Ao invés de pensar nestes termos, o que os nossos ortodoxos nos dizem é que a poupança do país é dada. Como ela é baixa, sempre que os investimentos aumentam e a economia começa a crescer, haverá déficit em conta corrente. O problema é sempre de insuficiência de poupança e de excesso de demanda, jamais da taxa de câmbio sobreapreciada.
Nossa visão é oposta. Ainda que haja um componente institucional e cultural na determinação da poupança interna, esta é determinada no curto prazo pela taxa de câmbio. Quando esta se deprecia, como aconteceu em 2002, a taxa real de salários diminui, o consumo cai, e a poupança interna aumenta. Foi exatamente o que ocorreu no Brasil em 2003. Em seguida, com a nova e gradual apreciação do câmbio, os salários e o consumo aumentam e a poupança interna volta a cair, como vemos no gráfico. Como, além disso, o ritmo de crescimento das exportações cai e, com uma defasagem, aumentam as importações, o país entra em regime de déficit em conta corrente e de novo ciclo de fragilização externa.
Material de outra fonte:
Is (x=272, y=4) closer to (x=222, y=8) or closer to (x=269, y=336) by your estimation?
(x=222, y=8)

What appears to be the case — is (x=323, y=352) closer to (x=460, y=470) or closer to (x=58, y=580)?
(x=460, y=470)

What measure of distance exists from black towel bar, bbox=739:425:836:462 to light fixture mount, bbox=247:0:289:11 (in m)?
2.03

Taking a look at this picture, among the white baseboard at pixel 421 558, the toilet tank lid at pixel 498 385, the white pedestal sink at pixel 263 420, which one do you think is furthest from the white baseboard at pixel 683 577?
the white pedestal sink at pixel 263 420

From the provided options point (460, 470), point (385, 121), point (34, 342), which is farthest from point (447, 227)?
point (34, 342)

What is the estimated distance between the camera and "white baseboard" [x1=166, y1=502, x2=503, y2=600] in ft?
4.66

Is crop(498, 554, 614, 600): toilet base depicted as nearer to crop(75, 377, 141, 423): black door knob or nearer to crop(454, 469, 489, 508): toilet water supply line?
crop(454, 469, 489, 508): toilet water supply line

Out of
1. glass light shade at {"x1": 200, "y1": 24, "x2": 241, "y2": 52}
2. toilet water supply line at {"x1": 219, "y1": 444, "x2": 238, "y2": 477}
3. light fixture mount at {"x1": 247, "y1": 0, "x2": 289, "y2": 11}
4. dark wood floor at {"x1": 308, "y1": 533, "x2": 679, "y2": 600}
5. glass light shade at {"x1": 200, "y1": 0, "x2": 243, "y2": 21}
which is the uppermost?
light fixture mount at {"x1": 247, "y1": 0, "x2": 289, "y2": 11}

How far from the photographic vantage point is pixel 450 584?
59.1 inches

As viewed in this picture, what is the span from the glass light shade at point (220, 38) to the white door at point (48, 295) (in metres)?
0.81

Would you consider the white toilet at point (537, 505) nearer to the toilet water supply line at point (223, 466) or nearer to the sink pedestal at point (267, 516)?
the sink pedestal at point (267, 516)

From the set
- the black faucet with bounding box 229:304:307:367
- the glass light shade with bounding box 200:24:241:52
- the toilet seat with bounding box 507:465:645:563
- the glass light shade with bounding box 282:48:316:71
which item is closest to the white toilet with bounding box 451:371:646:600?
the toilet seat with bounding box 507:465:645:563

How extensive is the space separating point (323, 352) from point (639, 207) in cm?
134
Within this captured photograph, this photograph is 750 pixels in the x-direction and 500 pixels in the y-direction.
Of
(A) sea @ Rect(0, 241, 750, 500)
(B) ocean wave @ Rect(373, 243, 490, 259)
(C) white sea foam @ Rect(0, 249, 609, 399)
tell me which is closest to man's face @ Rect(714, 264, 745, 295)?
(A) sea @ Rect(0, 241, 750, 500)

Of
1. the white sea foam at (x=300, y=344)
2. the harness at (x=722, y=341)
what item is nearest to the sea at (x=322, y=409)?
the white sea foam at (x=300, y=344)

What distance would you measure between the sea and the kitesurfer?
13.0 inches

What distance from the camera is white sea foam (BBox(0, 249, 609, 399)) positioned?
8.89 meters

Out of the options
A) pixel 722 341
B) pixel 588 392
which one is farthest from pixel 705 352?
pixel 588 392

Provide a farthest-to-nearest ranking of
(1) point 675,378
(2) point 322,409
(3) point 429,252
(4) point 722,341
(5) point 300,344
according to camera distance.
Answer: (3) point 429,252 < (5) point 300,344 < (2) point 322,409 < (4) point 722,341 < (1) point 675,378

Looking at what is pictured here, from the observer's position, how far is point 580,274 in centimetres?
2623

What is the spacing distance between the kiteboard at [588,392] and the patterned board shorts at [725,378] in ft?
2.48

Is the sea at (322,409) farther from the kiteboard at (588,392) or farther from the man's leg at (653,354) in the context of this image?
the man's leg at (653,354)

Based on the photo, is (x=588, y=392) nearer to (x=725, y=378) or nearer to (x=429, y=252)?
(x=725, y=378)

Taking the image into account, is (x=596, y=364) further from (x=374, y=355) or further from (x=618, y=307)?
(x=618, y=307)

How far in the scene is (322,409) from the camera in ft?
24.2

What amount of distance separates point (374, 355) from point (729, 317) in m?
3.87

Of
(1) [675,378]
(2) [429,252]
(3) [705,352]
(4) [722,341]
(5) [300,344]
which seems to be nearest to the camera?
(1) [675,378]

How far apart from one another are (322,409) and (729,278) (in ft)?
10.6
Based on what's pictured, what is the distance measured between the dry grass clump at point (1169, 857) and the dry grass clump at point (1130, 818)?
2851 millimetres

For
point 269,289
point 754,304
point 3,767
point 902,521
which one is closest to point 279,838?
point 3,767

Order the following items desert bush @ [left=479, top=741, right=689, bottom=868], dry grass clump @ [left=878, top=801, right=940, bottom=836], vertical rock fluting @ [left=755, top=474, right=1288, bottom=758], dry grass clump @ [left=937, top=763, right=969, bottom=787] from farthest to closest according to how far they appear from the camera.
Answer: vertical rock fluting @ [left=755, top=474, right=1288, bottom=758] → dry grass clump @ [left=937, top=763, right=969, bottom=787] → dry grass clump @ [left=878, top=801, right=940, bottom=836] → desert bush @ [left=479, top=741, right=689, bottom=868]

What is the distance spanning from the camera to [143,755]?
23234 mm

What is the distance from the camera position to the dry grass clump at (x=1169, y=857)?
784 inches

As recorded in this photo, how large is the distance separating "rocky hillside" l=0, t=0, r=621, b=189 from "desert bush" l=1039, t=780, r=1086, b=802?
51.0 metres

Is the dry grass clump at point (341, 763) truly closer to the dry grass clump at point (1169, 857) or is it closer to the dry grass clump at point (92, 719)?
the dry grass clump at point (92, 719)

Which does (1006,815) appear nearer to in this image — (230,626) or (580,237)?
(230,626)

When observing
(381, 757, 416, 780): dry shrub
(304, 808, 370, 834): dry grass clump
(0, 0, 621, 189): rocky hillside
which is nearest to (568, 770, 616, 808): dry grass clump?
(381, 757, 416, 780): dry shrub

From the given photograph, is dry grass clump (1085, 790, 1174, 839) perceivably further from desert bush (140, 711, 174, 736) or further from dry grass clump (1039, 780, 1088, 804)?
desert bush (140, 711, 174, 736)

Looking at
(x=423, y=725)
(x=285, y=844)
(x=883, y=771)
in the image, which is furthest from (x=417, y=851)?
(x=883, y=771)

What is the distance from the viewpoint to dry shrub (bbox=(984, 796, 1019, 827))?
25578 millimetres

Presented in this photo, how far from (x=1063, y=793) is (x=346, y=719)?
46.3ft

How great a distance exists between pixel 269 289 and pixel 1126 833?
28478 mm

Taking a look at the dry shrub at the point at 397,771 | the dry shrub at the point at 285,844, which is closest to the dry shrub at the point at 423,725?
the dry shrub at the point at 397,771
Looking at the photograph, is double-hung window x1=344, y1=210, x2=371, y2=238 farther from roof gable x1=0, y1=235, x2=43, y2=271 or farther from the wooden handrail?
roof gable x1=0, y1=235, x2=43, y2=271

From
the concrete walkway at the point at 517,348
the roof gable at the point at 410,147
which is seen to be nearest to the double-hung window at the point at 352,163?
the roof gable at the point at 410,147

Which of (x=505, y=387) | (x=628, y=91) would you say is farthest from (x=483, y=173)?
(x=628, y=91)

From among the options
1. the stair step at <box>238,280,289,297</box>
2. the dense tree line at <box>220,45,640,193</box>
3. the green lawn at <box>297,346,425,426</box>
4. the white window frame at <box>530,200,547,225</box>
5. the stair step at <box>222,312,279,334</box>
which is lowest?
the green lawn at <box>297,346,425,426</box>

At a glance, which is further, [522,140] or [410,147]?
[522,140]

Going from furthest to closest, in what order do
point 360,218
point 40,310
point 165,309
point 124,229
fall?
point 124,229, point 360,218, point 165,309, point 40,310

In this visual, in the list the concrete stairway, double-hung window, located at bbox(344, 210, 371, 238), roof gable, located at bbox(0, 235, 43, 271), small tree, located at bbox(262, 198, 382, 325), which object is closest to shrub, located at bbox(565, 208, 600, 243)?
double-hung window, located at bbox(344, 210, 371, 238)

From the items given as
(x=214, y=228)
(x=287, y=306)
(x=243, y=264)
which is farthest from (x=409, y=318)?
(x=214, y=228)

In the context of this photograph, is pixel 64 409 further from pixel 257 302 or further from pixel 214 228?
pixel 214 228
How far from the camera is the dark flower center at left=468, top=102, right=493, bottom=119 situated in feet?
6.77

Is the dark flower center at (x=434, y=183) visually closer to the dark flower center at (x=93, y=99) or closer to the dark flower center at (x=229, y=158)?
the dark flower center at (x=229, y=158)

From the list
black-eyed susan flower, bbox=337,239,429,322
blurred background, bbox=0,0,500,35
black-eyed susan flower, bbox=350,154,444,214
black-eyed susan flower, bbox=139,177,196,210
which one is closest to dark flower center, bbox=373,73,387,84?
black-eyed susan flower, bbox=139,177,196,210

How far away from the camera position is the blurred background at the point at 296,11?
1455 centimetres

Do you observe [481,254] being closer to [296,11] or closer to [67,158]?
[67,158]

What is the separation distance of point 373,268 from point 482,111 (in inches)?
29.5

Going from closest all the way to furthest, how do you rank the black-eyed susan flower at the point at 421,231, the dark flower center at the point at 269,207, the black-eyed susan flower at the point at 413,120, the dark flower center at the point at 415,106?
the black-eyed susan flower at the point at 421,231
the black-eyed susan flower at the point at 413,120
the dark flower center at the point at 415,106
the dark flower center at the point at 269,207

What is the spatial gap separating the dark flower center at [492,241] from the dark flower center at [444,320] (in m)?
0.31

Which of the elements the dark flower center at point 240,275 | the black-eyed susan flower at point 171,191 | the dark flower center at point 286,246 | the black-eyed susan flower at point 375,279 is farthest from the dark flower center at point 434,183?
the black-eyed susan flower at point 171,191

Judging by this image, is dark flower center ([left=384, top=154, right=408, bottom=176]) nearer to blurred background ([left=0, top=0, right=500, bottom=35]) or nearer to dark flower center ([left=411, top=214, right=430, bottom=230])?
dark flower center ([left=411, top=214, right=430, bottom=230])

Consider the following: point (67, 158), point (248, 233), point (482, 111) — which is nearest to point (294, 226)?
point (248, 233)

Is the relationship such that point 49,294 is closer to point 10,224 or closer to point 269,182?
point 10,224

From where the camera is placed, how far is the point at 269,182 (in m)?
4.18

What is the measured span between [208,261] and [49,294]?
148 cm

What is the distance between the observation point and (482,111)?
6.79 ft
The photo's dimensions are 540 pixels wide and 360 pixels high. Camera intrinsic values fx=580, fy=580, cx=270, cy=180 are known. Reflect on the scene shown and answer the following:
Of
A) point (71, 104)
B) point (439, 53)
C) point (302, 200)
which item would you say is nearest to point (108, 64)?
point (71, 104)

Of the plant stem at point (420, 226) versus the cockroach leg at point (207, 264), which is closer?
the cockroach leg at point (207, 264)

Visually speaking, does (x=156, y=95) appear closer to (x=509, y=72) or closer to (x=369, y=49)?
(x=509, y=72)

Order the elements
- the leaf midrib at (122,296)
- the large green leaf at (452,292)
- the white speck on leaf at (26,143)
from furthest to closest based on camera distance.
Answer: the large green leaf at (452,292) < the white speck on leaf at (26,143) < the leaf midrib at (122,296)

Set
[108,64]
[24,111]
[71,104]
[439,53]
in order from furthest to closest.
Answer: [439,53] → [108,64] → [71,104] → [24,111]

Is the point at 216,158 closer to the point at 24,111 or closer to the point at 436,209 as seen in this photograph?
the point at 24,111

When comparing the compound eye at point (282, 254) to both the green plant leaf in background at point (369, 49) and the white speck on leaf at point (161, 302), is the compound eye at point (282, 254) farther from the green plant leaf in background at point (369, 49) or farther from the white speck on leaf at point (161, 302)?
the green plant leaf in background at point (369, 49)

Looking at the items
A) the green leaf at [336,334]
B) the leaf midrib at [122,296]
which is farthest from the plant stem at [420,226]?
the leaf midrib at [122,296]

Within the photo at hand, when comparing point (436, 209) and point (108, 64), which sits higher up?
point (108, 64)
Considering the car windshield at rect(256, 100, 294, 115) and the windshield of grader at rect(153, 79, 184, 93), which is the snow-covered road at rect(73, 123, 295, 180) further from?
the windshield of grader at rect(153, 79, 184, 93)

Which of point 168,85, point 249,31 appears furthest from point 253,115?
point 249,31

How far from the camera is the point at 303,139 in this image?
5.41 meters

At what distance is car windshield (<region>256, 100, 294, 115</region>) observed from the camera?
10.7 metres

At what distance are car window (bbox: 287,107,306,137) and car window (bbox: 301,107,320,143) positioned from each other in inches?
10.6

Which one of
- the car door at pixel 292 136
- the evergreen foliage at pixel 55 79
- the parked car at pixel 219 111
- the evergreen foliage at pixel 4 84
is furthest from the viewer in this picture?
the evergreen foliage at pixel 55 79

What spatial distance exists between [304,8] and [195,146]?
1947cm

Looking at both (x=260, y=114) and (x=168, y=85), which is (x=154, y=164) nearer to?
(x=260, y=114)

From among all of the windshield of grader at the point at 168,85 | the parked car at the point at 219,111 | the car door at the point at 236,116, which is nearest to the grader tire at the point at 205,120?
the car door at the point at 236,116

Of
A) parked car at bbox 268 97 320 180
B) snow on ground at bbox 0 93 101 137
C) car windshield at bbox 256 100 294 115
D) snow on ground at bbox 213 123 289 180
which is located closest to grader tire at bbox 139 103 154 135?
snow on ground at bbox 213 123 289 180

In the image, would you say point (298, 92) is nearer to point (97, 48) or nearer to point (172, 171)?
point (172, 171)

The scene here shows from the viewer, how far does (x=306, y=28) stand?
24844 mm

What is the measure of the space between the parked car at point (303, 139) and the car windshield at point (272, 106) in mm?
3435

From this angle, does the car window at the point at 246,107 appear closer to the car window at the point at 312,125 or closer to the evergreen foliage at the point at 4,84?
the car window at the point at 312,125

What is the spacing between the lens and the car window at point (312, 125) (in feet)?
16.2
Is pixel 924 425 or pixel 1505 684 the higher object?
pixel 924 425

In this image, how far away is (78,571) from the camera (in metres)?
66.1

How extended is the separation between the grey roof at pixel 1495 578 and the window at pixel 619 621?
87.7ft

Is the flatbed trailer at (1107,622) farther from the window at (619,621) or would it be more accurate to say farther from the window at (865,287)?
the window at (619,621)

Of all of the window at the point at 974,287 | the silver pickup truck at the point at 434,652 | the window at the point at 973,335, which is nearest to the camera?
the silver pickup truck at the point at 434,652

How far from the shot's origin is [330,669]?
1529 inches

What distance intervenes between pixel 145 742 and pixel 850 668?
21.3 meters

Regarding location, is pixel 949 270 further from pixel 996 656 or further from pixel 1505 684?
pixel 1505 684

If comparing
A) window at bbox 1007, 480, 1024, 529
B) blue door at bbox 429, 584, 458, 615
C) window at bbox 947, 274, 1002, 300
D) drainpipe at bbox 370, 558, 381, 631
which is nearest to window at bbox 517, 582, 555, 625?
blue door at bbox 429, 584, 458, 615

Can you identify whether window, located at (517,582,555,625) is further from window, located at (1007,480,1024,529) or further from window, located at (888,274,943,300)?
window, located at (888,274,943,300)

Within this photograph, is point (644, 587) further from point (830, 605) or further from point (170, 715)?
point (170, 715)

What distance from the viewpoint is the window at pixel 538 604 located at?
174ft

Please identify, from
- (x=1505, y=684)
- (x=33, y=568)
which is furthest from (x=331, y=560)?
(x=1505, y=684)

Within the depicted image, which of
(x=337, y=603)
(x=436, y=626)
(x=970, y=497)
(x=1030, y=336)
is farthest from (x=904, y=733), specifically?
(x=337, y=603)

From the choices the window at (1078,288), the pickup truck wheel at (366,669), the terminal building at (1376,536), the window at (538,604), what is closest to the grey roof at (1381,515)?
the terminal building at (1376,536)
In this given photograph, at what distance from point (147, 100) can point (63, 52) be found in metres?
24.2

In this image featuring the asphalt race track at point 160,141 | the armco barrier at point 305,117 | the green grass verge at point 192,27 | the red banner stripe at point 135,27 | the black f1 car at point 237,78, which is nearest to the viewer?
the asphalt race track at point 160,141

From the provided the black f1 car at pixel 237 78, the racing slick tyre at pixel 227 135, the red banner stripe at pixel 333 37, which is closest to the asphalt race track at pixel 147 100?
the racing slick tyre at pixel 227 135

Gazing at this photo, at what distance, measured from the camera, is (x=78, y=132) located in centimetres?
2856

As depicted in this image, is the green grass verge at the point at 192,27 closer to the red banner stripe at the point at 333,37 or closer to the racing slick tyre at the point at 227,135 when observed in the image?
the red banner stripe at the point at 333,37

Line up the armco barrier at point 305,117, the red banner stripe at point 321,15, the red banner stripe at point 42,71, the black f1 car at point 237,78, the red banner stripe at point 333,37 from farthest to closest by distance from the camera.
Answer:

De acordo com esse raciocínio, é a taxa de câmbio que determina a poupança e a conta corrente, e não o contrário. Estabelecer uma relação causal inversa na qual o aumento do investimento é sempre a causa do déficit em conta corrente implica supor que ela está sempre em equilíbrio e pode, portanto, ser ignorada. Não importa que ela tenha variado, nos últimos anos, de R$ 3,95 a R$ 1,55 por dólar.
Na verdade, o grande desafio da política macroeconômica em um país em desenvolvimento é o de neutralizar a sobreapreciação cambial. Mas não é isso que ensina a ortodoxia convencional vinda do Norte. Para os países ricos, não há nada melhor do que uma taxa de câmbio sobreapreciada nos seus concorrentes do Sul. Os interesses nacionais do Brasil, porém, são claros. E a teoria econômica, mais clara ainda.
Luiz Carlos Bresser-Pereira é professor Emérito da Fundação Getulio Vargas (FGV).
Paulo Gala é professor da Escola de Economia de São Paulo da Fundação Getulio Vargas.